Favourable weather conditions contributed to a strong increase in agricultural production, reflected in a 26.8 per cent increase in Agriculture, Forestry and Fishing Gross Value Added. There were flow-on positive impacts to other industries along the supply chain, including Wholesale Trade and Transport, Postal and Warehousing, which rose 3.6 per cent and 6.1 per cent respectively.

Labor’s treasury spokesman Jim Chalmers said an expected rebound in GDP was welcome but unsurprising given the re-opening of Victoria around that time.

“It won’t be enough to recover all the ground lost during the recession or to ensure people aren’t left behind.”

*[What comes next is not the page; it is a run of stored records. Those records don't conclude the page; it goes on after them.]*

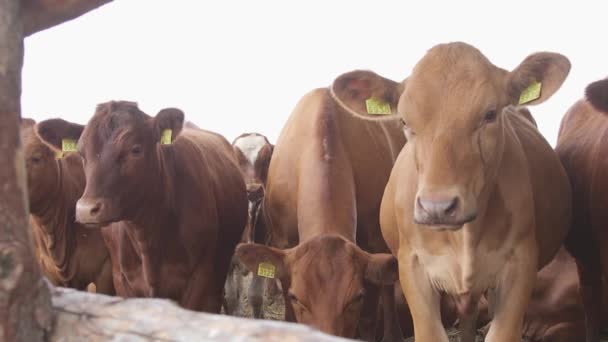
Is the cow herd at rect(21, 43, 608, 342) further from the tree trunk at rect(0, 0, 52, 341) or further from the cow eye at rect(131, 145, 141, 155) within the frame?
the tree trunk at rect(0, 0, 52, 341)

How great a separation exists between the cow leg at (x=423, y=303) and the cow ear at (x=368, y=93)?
0.78 metres

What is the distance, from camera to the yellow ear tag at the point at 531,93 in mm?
3377

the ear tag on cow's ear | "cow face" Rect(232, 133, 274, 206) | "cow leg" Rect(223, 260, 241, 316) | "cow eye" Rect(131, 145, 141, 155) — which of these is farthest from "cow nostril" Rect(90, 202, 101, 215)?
"cow face" Rect(232, 133, 274, 206)

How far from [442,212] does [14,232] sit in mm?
1714

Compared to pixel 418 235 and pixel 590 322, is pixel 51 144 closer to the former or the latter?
pixel 418 235

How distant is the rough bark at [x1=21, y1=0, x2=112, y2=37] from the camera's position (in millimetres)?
1816

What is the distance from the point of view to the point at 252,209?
782 cm

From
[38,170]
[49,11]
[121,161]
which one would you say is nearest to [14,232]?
[49,11]

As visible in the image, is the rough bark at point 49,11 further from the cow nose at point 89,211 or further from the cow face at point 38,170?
the cow face at point 38,170

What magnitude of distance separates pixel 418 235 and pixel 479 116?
70 centimetres

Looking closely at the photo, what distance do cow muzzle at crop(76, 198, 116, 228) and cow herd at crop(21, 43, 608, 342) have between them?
1 centimetres

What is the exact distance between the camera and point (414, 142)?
327 centimetres

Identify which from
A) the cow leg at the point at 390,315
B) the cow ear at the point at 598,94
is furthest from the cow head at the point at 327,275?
the cow ear at the point at 598,94

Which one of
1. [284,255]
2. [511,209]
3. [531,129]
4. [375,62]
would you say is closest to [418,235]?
[511,209]
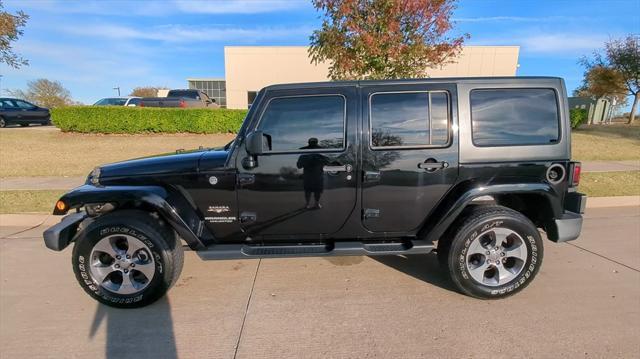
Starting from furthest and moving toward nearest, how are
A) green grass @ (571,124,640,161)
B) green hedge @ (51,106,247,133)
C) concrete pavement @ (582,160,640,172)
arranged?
1. green hedge @ (51,106,247,133)
2. green grass @ (571,124,640,161)
3. concrete pavement @ (582,160,640,172)

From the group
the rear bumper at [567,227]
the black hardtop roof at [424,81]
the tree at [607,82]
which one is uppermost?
the tree at [607,82]

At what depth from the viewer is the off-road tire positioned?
3059mm

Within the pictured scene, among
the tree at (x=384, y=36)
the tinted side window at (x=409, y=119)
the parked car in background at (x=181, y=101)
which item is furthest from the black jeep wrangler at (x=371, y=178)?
the parked car in background at (x=181, y=101)

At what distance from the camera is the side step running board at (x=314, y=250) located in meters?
3.17

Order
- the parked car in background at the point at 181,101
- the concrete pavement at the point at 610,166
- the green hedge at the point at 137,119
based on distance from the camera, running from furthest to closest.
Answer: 1. the parked car in background at the point at 181,101
2. the green hedge at the point at 137,119
3. the concrete pavement at the point at 610,166

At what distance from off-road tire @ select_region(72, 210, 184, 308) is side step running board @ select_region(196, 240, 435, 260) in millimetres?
288

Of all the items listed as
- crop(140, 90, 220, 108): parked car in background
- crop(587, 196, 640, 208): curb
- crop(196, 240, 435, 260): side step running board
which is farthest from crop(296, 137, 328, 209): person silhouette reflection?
crop(140, 90, 220, 108): parked car in background

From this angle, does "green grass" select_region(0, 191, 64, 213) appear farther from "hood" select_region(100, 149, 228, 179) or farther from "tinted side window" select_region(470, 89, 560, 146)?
"tinted side window" select_region(470, 89, 560, 146)

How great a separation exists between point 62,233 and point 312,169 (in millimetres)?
2276

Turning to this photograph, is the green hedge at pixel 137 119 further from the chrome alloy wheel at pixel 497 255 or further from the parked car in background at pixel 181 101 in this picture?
the chrome alloy wheel at pixel 497 255

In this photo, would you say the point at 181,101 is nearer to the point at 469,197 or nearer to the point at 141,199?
the point at 141,199

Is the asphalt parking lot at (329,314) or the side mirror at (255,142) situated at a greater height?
the side mirror at (255,142)

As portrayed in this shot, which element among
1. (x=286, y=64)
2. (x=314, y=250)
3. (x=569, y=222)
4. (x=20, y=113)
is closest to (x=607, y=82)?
(x=286, y=64)

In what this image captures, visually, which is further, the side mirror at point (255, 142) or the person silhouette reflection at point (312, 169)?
the person silhouette reflection at point (312, 169)
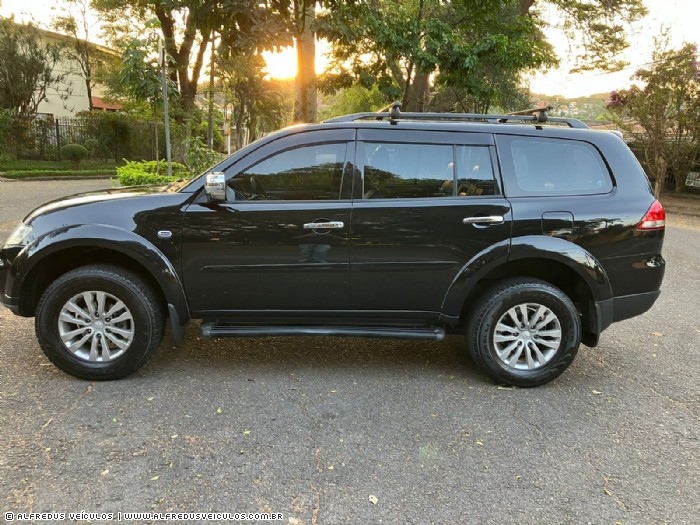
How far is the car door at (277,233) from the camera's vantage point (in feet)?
11.5

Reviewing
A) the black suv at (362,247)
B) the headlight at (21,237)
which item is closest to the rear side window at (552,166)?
the black suv at (362,247)

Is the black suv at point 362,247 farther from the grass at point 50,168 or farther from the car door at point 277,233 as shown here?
the grass at point 50,168

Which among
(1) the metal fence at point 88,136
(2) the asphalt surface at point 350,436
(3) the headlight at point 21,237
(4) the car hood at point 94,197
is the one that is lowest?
(2) the asphalt surface at point 350,436

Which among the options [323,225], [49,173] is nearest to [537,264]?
[323,225]

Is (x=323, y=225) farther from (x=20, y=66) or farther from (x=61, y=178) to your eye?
(x=20, y=66)

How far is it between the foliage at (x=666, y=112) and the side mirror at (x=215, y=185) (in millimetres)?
17060

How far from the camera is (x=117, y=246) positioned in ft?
11.4

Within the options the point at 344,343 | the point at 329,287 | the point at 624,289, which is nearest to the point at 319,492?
the point at 329,287

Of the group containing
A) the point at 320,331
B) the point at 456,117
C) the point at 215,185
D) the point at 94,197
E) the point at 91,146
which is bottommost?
the point at 320,331

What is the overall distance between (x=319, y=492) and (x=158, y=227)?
2032 millimetres

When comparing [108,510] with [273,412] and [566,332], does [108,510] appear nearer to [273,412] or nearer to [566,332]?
[273,412]

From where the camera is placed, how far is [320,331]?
3.64 metres

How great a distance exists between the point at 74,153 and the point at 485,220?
23.8 meters

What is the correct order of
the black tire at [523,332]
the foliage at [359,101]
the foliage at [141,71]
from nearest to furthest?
1. the black tire at [523,332]
2. the foliage at [141,71]
3. the foliage at [359,101]
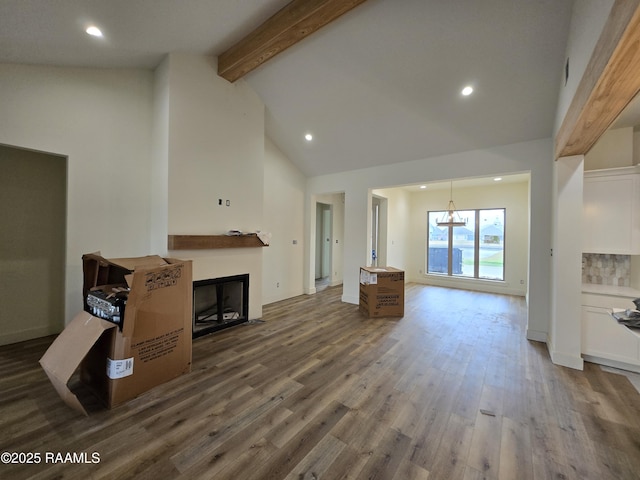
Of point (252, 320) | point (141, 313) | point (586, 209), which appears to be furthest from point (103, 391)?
point (586, 209)

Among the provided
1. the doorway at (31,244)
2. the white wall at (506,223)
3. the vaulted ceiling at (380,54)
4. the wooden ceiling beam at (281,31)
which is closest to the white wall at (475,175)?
the vaulted ceiling at (380,54)

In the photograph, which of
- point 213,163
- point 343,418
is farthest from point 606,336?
point 213,163

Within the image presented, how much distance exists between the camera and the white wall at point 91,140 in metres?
2.66

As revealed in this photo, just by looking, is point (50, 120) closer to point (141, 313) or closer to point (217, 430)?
point (141, 313)

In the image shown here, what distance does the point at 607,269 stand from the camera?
3.03 m

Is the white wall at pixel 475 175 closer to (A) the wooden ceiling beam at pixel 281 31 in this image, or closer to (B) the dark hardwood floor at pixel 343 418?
(B) the dark hardwood floor at pixel 343 418

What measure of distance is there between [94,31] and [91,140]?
3.92 ft

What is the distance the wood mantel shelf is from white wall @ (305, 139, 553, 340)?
6.62 feet

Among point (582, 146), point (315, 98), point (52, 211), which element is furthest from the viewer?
point (315, 98)

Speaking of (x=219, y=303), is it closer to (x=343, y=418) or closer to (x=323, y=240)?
(x=343, y=418)

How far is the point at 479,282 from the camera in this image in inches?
261

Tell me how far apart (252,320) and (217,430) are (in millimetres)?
2251

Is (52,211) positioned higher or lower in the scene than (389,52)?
lower

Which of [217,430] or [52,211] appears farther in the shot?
[52,211]
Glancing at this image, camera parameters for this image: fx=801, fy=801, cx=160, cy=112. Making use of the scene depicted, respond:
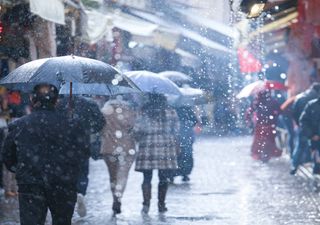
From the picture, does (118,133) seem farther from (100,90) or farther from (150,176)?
(100,90)

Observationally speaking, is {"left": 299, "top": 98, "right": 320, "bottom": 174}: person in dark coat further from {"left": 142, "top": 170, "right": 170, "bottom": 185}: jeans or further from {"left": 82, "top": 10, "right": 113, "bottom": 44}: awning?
{"left": 82, "top": 10, "right": 113, "bottom": 44}: awning

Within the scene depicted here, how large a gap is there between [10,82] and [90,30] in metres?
10.0

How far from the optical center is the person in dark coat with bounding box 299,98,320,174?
592 inches

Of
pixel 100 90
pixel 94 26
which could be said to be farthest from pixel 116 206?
pixel 94 26

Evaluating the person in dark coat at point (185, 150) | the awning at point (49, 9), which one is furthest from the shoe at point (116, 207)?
the person in dark coat at point (185, 150)

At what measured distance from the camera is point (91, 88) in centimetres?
948

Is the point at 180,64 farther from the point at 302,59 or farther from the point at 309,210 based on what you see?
the point at 309,210

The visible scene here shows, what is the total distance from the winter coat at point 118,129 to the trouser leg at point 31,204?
4906mm

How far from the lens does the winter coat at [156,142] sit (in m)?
11.6

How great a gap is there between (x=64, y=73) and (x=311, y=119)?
328 inches

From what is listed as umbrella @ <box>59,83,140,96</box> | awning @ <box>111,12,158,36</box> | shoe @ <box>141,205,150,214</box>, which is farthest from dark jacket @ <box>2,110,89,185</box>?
awning @ <box>111,12,158,36</box>

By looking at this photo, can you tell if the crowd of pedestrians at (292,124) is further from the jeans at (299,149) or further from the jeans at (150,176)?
the jeans at (150,176)

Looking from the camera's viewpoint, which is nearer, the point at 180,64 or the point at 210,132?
the point at 180,64

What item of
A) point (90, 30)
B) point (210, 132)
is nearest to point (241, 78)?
point (210, 132)
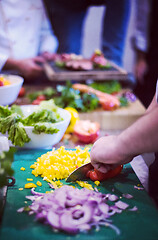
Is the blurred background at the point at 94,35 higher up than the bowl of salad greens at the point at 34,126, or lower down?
lower down

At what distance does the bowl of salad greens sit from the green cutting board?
39cm

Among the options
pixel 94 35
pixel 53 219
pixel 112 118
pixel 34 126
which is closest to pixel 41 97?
pixel 112 118

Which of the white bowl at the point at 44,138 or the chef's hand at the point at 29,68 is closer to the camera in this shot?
the white bowl at the point at 44,138

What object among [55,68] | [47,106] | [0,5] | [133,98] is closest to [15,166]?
[47,106]

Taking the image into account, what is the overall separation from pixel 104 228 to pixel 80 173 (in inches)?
18.1

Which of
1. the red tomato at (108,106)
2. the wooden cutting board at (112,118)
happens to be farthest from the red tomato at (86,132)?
the red tomato at (108,106)

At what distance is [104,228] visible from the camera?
1.38m

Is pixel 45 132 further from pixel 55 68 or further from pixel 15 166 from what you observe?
pixel 55 68

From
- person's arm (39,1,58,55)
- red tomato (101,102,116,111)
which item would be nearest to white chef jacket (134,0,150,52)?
person's arm (39,1,58,55)

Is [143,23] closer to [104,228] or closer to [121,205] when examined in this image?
[121,205]

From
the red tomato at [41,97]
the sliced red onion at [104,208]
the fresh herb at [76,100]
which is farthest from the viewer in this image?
the red tomato at [41,97]

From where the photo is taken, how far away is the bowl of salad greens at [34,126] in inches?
83.4

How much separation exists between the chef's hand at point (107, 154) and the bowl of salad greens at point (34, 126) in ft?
1.75

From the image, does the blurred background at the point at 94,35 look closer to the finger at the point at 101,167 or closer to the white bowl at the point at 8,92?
the white bowl at the point at 8,92
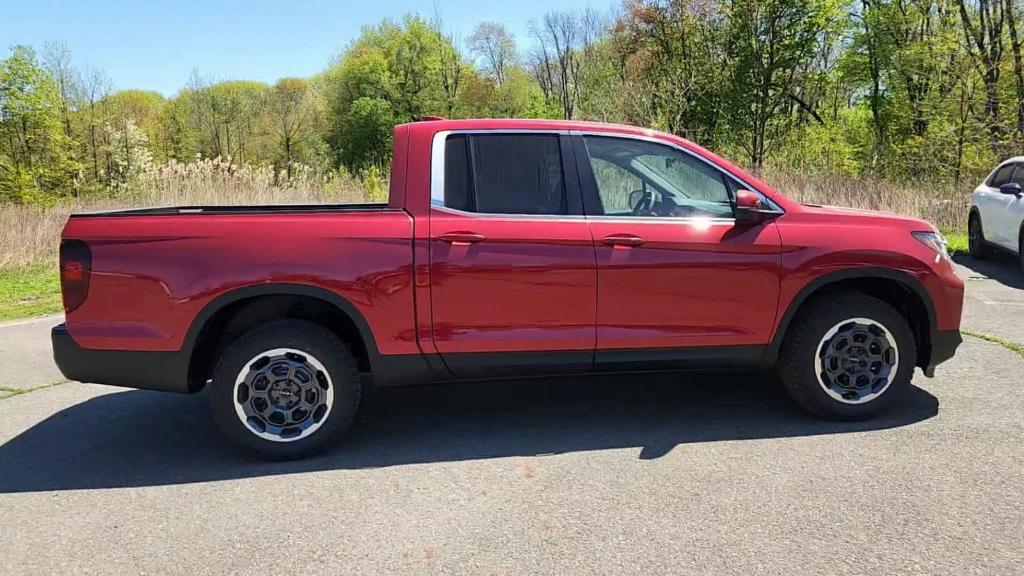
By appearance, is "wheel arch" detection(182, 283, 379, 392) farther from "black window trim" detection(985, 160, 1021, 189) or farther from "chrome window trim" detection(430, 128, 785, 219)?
"black window trim" detection(985, 160, 1021, 189)

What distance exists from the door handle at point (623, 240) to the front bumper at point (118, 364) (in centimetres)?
242

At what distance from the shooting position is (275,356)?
3.87 metres

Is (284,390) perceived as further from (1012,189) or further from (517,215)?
(1012,189)

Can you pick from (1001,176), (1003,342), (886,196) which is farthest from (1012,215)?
(886,196)

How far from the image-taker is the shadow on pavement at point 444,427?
12.8ft

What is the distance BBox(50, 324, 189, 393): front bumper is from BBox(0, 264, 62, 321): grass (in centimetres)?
552

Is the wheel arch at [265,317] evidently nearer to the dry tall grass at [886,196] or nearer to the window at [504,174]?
the window at [504,174]

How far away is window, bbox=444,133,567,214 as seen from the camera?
4031 millimetres

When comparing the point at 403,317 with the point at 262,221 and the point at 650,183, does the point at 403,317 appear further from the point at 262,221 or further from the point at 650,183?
the point at 650,183

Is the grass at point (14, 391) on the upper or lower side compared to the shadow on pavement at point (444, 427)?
lower

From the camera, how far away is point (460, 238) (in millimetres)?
3896

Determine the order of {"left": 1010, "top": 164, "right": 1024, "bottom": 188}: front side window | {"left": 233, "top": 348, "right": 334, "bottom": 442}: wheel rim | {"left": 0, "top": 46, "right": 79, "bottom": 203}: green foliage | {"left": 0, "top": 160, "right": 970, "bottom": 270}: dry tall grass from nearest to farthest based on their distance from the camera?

Reserve Bank governor Philip Lowe, following Tuesday’s monthly board meeting, said the economic recovery was well underway and had been stronger than earlier expected.

The central bank left the cash rate and its other key rates at a record low 0.1 per cent, while committing to further bond purchases aimed at keeping market interest rates and borrowing costs low.

Interest rates, or yields, on global bond markets have risen sharply recently in anticipation of a rapid recovery from the COVID-19-induced recession fuelling inflation.

However, Lowe has reiterated the board will not raise interest rates until inflation is sustainably between two and three per cent, something he does not expect to occur until 2024 at the earliest.